軍人は紳士たれ、ということだ。(2013/10/18)

<「頂門の一針」から転載>

2013年10月21日

◆佐久間艇長の遺書

伊勢 雅臣


乗組員全員が最期まで持ち場を離れずに職務を果たそうとしたこの事件は、欧米でも大きく報道された。


■1.持ち場を離れなかった第6潜水艇の乗組員たち

沈没した第6潜水艇が発見されたのは明治43(1910)年4月16日午後3時38分、広島湾の沖合約2千メートル、水深約15メートルの海底だった。艇首を上げ、艇尾は泥の中だった。前日朝に出発してから、一日半が経っていた。

引き揚げ作業は困難を極めた。2機の起重機で吊り下げたまま浅瀬に運び、翌17日明け方から、艇内の海水と漏洩ガソリンをポンプで排出し、換気の後、ようやく艇内に入ることができた。

乗員はそれぞれの持ち場で倒れていた。佐久間艇長は司令塔の真下で、仰向けになっていた。艇首の魚雷発射管左右には、前後の扉を閉じて海水の浸入を止めようとしたのか、欲山一等兵曹と、遠藤一等水兵が倒れていた。

原山機関中尉は、海水と電池の電液の混合による有毒ガスの発生を懸念したのだろう、二次電池の前で事切れていた。吉原一等水兵、河野三等機関水兵、堤二等兵曹、山本二等機関兵曹は手動ポンプの付近に集まって倒れていて、交代でのポンプ排水中に絶命したのだった。

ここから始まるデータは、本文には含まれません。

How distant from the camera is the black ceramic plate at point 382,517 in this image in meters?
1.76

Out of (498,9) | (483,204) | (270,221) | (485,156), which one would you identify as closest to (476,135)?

その他の乗員を含め14名全員がそれぞれの持ち場で、息絶えるまでなんとか潜水艇を浮上させようと努めていたのである。


■2.「この精神がため日本人は強きなり」

当時は潜水艇開発の初期で、海外でも同様の事故が相次いでいた。イギリスでは1904年、1905年、フランスでも1905年に潜水艇が沈没。これらの事故では、いずれも乗組員がハッチに殺到し、折り重なるようにして死亡しており、ある例では先を争って殴り合いをした形跡まであった。

それだけに、乗組員全員が最期まで持ち場を離れずに職務を果たそうとしたこの事件は欧米でも大きく報道され、各国から弔電や弔慰金が海軍省、海軍大臣に多数寄せられた。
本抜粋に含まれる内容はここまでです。